En même temps, la publication de matériels locaux compilant l'histoire régionale des forgerons de sabres par les conseils de l'éducation et les musées de chaque préfecture a également créé une tendance majeure dans la diffusion de la littérature des sabres japonais. Par exemple, dans les régions de chacune des Cinq Grandes Traditions de Fabrication des Sabres, les journaux locaux et les éditeurs régionaux ont publié leurs propres chronologies des forgerons de sabres et des guides d'authentification spécifiques aux régions.
Beaucoup de ces publications régionales sont maintenant épuisées, mais elles sont chéries par les enthousiastes comme des matériaux rares commandant des prix élevés sur le marché du livre d'occasion.
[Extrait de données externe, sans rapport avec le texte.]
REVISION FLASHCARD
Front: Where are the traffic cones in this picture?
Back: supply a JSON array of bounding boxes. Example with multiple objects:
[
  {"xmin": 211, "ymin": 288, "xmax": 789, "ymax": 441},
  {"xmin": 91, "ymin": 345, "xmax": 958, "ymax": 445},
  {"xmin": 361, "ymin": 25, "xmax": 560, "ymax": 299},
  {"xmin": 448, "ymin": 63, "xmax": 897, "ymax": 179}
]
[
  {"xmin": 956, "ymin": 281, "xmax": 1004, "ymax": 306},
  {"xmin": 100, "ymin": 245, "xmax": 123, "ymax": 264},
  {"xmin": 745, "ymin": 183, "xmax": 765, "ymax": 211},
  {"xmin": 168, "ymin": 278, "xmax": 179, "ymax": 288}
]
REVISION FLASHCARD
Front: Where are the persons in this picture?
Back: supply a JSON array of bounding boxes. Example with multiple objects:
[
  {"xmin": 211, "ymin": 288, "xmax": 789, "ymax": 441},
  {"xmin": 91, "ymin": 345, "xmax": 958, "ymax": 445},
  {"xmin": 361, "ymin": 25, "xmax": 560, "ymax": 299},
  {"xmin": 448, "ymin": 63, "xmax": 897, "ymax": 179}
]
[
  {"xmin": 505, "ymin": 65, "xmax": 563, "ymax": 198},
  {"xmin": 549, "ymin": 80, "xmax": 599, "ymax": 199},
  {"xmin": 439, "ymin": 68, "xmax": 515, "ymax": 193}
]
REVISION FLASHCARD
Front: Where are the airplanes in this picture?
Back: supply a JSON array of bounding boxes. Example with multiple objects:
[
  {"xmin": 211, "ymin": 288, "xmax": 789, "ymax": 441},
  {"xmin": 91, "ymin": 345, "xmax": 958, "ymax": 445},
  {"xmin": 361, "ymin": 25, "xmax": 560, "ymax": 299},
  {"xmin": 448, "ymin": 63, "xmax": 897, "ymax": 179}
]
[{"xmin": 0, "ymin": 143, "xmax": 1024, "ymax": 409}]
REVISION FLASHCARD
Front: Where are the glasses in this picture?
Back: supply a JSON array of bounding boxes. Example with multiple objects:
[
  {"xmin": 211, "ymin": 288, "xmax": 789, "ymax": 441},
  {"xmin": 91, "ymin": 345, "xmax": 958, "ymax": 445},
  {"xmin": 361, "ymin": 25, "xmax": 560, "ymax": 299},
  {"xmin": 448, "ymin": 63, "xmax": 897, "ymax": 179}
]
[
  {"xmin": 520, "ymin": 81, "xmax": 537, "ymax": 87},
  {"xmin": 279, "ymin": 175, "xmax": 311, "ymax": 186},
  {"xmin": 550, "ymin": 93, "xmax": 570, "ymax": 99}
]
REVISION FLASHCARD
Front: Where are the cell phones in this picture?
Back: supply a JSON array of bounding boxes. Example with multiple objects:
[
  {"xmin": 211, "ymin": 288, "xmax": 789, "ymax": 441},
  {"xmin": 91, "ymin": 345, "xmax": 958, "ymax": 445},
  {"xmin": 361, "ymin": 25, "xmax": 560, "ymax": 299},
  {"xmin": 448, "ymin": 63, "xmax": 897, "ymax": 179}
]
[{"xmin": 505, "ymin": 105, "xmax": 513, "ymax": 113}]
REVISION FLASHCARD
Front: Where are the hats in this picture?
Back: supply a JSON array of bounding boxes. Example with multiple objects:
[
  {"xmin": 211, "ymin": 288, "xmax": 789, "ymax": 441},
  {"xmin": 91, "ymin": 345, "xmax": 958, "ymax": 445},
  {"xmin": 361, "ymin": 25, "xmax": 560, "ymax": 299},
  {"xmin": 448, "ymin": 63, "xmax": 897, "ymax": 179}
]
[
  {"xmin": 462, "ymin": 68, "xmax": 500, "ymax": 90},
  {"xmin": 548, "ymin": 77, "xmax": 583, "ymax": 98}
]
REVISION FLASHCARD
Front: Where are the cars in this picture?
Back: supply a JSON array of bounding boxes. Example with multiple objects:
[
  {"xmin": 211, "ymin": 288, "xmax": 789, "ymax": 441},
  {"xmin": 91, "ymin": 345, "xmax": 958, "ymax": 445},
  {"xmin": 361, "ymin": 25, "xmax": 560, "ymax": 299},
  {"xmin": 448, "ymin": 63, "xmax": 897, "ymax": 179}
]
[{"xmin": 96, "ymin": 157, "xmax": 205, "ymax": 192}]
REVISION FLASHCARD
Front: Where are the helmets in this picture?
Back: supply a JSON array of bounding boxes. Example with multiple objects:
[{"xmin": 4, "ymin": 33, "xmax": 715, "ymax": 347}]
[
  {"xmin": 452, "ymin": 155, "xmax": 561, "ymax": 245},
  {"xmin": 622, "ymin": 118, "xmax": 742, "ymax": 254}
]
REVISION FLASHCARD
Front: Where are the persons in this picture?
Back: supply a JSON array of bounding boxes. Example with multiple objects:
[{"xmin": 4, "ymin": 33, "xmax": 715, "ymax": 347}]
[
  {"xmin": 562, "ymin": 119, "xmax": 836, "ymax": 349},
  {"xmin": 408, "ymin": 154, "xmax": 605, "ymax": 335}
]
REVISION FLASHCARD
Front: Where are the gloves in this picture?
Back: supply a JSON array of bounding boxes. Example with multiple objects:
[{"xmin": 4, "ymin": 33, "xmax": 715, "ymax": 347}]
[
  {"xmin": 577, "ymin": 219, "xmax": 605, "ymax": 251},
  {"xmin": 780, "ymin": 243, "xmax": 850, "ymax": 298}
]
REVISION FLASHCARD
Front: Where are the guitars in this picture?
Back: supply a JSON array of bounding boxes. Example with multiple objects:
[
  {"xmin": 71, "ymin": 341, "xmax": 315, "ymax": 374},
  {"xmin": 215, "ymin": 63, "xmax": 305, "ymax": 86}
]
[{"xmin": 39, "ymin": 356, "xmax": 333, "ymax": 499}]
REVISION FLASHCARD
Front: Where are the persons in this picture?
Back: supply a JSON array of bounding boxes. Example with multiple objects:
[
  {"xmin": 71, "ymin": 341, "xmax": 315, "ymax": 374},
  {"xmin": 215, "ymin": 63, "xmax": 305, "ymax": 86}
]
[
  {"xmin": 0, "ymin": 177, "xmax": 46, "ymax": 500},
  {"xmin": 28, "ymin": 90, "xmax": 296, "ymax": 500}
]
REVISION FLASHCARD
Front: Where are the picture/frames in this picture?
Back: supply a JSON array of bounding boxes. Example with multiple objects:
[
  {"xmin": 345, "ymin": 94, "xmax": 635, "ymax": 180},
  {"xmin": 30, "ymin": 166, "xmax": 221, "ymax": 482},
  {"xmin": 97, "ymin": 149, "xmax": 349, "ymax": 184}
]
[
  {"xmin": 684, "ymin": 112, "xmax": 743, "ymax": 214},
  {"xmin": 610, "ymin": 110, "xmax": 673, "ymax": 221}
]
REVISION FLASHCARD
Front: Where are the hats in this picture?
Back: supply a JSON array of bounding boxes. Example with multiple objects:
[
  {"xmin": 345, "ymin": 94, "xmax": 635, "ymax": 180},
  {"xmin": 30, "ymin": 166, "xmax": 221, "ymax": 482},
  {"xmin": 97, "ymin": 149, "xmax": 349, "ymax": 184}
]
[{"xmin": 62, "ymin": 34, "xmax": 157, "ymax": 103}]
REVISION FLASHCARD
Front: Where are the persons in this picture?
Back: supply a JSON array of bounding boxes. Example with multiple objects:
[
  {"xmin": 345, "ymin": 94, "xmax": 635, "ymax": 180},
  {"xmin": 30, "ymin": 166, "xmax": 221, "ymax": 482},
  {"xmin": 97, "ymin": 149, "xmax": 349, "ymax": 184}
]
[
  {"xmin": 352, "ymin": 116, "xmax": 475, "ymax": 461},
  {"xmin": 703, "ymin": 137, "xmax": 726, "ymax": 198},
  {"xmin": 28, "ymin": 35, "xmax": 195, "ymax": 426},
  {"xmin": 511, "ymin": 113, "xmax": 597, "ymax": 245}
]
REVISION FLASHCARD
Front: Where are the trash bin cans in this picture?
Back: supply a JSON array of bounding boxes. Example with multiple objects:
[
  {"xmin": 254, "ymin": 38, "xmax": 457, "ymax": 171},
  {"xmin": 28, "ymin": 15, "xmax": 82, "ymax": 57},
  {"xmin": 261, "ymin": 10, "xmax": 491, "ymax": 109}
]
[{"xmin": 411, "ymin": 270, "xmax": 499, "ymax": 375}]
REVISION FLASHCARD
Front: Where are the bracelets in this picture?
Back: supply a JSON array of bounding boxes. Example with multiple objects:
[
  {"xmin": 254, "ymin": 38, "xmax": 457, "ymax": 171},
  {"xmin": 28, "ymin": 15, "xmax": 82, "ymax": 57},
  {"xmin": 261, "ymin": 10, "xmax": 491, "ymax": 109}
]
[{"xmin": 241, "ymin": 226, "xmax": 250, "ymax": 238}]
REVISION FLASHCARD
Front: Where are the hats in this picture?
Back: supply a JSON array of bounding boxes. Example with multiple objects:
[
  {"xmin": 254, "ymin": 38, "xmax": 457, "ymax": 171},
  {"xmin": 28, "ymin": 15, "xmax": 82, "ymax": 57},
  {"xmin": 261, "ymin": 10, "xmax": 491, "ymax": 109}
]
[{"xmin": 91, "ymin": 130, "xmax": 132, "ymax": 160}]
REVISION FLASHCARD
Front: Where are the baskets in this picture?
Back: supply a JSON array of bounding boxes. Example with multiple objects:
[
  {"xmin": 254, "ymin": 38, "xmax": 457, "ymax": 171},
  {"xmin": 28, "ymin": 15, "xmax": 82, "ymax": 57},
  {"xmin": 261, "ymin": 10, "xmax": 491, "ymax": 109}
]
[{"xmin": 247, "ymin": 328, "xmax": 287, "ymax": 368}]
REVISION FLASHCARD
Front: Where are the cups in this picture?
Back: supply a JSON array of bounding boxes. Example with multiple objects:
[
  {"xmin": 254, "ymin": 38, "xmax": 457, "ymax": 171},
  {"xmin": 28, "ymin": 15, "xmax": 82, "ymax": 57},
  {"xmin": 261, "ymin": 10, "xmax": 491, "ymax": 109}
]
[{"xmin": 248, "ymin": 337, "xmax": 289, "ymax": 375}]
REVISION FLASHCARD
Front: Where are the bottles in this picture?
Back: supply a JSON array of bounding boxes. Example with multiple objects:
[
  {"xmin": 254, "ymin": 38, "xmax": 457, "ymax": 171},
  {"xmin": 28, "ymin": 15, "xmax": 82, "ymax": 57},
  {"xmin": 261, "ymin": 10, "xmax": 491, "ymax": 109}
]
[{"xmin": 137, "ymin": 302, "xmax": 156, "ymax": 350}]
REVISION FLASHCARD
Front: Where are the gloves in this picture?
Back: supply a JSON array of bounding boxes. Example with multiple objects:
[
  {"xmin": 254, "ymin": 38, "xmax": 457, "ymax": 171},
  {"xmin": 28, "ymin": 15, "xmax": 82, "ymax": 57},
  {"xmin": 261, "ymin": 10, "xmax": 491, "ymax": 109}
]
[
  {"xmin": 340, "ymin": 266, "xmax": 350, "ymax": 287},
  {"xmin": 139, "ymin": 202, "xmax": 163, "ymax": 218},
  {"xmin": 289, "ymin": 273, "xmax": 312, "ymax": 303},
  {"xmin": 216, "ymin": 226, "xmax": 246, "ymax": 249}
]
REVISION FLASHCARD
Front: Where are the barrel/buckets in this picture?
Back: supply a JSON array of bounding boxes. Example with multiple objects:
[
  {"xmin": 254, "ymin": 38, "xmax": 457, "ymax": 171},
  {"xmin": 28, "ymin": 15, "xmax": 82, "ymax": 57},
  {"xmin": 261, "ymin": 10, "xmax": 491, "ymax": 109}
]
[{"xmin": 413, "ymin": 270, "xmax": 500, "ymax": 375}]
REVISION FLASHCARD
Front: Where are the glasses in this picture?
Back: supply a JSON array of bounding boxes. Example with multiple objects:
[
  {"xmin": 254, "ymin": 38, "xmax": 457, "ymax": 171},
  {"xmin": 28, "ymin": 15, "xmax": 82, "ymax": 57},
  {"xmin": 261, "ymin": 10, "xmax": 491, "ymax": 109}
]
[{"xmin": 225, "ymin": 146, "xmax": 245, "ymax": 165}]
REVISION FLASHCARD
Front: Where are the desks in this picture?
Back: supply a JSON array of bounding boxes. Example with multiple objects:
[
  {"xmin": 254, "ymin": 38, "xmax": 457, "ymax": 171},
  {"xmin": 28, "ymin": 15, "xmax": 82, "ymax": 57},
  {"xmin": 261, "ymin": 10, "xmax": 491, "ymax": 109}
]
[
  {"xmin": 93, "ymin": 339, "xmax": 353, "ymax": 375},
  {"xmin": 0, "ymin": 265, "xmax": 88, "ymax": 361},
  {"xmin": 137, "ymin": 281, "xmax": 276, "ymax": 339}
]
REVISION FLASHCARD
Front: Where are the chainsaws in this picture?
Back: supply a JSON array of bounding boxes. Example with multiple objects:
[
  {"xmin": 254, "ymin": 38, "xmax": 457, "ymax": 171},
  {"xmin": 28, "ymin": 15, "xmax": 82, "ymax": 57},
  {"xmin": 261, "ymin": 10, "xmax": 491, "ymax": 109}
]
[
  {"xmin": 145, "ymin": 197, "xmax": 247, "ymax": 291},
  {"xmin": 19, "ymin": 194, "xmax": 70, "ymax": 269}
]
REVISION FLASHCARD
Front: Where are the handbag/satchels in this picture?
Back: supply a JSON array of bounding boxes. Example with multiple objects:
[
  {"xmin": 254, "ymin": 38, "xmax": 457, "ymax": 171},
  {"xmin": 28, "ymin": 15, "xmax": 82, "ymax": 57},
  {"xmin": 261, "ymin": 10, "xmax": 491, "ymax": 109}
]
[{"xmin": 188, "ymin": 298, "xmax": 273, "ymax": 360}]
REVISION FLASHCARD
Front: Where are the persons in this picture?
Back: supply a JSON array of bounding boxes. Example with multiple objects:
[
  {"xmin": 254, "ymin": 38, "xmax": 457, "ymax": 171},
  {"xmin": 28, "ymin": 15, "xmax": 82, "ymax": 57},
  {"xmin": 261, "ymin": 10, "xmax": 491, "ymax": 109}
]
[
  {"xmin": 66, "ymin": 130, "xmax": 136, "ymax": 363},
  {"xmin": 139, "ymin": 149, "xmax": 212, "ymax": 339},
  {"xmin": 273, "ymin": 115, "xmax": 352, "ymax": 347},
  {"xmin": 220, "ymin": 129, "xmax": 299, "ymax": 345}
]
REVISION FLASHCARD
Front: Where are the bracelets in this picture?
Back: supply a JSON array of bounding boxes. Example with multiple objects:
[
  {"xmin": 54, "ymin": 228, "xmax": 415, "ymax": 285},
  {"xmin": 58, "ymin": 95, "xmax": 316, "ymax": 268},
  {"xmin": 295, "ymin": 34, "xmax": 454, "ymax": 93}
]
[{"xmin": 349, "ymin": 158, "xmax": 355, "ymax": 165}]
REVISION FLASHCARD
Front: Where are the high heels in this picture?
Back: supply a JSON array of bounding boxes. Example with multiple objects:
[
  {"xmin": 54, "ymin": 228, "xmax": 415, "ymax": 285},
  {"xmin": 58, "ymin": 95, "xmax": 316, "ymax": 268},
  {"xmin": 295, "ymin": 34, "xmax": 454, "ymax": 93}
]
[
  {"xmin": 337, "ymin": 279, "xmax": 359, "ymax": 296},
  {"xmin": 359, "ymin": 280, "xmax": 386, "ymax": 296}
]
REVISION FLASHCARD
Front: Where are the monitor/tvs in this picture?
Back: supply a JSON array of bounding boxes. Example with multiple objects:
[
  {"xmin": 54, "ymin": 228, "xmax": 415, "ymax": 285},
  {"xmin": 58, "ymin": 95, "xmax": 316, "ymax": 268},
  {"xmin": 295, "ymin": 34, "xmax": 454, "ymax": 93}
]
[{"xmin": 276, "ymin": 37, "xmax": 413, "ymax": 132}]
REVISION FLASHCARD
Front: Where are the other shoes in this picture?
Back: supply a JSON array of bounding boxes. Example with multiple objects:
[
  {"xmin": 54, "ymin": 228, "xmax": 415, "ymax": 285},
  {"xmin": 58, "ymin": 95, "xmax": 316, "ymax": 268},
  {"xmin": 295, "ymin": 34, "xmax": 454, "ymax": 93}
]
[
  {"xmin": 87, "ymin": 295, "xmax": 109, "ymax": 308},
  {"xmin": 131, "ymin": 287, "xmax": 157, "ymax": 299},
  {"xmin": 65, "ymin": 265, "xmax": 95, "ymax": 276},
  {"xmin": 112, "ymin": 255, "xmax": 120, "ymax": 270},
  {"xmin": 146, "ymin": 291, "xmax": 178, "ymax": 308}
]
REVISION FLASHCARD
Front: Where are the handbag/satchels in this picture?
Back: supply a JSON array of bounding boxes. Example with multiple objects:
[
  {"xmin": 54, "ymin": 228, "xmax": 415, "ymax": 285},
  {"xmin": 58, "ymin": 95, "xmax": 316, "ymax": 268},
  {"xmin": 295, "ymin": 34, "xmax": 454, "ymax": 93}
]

À partir de la deuxième moitié de la période Heisei (années 2000) et au-delà, la forme de diffusion des informations sur les sabres japonais a subi une transformation dramatique. D'abord, les sites Web se sont généralisés, et les marchands et passionnés de sabres ont commencé à ouvrir des blogs personnels et des sites Web d'information, partageant publiquement sans frais des connaissances qui n'étaient auparavant disponibles que dans les publications spécialisées. Cette « démocratisation de l'information » a apporté un impact double : augmenter l'intérêt des générations plus jeunes pour les sabres japonais tout en supprimant les chiffres de ventes des publications spécialisées.
De plus, à partir des années 2010 et au-delà, la prolifération des smartphones et des médias sociaux a radicalement changé la distribution des informations sur les sabres. Les photographies de sabres publiées sur les médias sociaux parviennent aux spectateurs du monde entier en un instant, augmentant rapidement le nombre de jeunes fans de sabres. La distribution de livres spécialisés sur les sabres japonais sous forme de livres électroniques progresse également, et un environnement émerge où les passionnés étrangers de sabres japonais peuvent plus facilement accéder aux publications spécialisées en japonais.
Le plus grand défi auquel font face les publications modernes sur les sabres est le vieillissement du lectorat des livres spécialisés et la réduction de la taille du marché. Les catalogues illustrés qui se vendaient autrefois par milliers d'exemplaires voient maintenant souvent des premières éditions d'un millier d'exemplaires ou moins. Les éditeurs traitant du contenu très spécialisé trouvent difficile d'assurer la rentabilité, et les cas d'auteurs s'appuyant sur l'auto-édition augmentent.
En réponse, la publication de livres spécialisés utilisant le financement participatif a attiré l'attention en tant que nouvelle méthode. Des cas de livres de recherche spécialisés dans des forgerons d'épées ou des régions particuliers publiés avec des fonds levés auprès des enthousiastes se sont produits successivement, prouvant qu'une demande de niche mais stable existe. De plus, les explications vidéo via les chaînes YouTube et le contenu audio via les podcasts réalisent également un certain effet dans l'acquisition de la prochaine génération de fans de sabres. Le rôle d'« enregistrement et de transmission des connaissances sur les sabres » que les livres spécialisés ont joué sera probablement hérité sous les deux formes numériques et imprimées.